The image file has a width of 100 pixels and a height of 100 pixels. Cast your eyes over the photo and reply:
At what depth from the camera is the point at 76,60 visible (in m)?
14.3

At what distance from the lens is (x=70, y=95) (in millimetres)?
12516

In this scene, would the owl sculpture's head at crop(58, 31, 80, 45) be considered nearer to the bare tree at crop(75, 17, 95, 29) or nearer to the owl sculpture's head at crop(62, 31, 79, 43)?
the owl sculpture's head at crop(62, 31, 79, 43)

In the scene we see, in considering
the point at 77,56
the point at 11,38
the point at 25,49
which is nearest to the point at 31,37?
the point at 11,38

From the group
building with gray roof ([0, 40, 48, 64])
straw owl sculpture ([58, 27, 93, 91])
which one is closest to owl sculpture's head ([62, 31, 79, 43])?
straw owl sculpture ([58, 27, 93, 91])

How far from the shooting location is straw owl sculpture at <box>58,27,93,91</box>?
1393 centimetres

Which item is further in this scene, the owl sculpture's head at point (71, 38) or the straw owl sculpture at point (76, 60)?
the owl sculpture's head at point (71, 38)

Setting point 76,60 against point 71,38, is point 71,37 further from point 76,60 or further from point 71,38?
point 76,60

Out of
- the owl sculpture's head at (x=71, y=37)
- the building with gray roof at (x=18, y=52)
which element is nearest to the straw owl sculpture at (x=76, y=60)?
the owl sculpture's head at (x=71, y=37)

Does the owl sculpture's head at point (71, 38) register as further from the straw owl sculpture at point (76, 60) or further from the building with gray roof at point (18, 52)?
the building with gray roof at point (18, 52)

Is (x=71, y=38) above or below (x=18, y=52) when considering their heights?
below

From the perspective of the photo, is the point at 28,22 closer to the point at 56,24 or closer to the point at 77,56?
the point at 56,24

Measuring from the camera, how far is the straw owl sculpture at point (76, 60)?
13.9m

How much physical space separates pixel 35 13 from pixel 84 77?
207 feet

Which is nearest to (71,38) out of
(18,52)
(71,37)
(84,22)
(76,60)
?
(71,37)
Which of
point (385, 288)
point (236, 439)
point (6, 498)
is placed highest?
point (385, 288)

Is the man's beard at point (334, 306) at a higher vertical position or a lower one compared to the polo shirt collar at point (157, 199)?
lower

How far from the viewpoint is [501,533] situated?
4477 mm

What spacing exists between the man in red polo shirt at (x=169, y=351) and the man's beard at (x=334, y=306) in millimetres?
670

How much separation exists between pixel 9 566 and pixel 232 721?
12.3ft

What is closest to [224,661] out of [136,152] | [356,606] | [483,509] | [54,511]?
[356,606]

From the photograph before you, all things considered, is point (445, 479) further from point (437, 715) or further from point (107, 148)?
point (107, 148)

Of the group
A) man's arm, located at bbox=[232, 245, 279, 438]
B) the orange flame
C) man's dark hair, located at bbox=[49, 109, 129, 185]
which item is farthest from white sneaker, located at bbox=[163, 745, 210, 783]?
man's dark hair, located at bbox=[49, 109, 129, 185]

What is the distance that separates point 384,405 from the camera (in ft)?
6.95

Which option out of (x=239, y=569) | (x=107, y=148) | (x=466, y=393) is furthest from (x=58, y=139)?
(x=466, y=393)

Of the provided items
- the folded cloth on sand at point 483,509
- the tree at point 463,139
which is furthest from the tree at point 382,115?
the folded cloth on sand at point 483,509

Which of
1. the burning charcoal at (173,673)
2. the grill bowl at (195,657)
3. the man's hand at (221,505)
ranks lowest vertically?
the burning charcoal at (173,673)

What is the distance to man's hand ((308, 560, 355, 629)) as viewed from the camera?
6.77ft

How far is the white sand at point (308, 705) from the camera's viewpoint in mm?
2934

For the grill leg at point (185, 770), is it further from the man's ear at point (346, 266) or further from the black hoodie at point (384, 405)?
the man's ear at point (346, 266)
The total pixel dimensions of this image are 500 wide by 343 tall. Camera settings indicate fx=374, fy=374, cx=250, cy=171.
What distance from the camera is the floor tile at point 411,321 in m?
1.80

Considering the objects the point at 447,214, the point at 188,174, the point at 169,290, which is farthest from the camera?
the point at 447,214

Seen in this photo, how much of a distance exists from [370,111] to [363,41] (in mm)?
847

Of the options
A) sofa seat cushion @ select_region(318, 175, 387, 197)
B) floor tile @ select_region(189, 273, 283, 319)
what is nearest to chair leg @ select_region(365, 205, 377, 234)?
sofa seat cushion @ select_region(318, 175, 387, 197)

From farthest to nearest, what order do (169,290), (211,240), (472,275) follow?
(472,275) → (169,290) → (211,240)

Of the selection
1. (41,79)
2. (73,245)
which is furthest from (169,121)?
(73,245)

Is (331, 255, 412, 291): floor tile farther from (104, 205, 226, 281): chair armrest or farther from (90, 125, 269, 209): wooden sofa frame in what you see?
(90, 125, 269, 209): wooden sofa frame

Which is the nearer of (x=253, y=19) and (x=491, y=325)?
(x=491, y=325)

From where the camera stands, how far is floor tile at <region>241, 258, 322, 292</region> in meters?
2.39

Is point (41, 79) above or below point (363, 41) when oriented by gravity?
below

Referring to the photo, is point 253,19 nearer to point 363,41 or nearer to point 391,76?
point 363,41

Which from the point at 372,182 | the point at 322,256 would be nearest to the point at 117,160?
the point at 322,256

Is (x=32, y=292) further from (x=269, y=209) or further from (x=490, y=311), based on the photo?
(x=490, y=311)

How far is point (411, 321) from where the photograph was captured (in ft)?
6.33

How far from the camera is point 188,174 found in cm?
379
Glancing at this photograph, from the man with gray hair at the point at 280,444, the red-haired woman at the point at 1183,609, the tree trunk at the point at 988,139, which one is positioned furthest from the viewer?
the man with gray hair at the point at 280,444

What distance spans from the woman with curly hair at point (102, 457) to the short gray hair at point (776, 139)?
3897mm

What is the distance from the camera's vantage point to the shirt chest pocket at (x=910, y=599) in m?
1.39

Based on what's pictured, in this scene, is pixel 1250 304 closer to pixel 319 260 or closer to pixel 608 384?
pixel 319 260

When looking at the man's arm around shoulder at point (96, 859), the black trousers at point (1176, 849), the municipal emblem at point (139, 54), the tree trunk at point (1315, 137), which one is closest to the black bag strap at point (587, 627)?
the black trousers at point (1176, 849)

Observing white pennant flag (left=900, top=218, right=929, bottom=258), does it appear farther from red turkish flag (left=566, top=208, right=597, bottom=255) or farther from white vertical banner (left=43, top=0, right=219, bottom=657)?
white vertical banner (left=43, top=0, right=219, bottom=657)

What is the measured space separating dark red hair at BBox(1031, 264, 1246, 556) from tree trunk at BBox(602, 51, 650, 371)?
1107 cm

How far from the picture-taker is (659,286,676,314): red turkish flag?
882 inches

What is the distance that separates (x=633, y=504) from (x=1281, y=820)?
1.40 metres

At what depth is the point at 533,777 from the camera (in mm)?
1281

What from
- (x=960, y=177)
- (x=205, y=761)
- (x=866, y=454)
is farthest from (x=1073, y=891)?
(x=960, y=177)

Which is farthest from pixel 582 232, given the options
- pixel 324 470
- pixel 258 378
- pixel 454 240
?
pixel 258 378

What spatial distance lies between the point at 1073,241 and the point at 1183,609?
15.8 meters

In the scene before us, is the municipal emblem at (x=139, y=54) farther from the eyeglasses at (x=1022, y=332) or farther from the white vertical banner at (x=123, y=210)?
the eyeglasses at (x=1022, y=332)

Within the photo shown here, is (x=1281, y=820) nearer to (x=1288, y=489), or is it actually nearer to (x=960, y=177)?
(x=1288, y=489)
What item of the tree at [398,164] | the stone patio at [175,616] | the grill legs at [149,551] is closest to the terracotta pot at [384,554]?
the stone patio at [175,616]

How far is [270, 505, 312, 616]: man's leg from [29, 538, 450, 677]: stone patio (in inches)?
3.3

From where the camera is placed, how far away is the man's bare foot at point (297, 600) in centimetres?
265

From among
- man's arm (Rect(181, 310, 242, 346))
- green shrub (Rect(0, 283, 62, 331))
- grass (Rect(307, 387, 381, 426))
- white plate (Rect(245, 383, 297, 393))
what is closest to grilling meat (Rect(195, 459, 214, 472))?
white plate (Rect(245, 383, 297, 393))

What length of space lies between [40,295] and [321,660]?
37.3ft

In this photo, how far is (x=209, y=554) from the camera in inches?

━━━━━━━━━━

What is the part of the records that opens with the line containing "What is the measured" and closes with the line containing "15.8 meters"? Reproduce those lines verbatim, both end lines included.

### [Result of this task]
What is the measured space separating dark red hair at BBox(1031, 264, 1246, 556) from tree trunk at BBox(602, 51, 650, 371)?
1107 cm

How far from the picture-taker is (659,286,676,314): red turkish flag?
882 inches

What is the distance that separates (x=633, y=504) from (x=1281, y=820)?
1.40 metres

At what depth is the point at 533,777 from the camera (in mm)?
1281

What from
- (x=960, y=177)
- (x=205, y=761)
- (x=866, y=454)
is farthest from (x=1073, y=891)?
(x=960, y=177)

Which is farthest from pixel 582 232, given the options
- pixel 324 470
- pixel 258 378
- pixel 454 240
?
pixel 258 378

What spatial distance lies between the point at 1073,241 and the point at 1183,609?
15.8 meters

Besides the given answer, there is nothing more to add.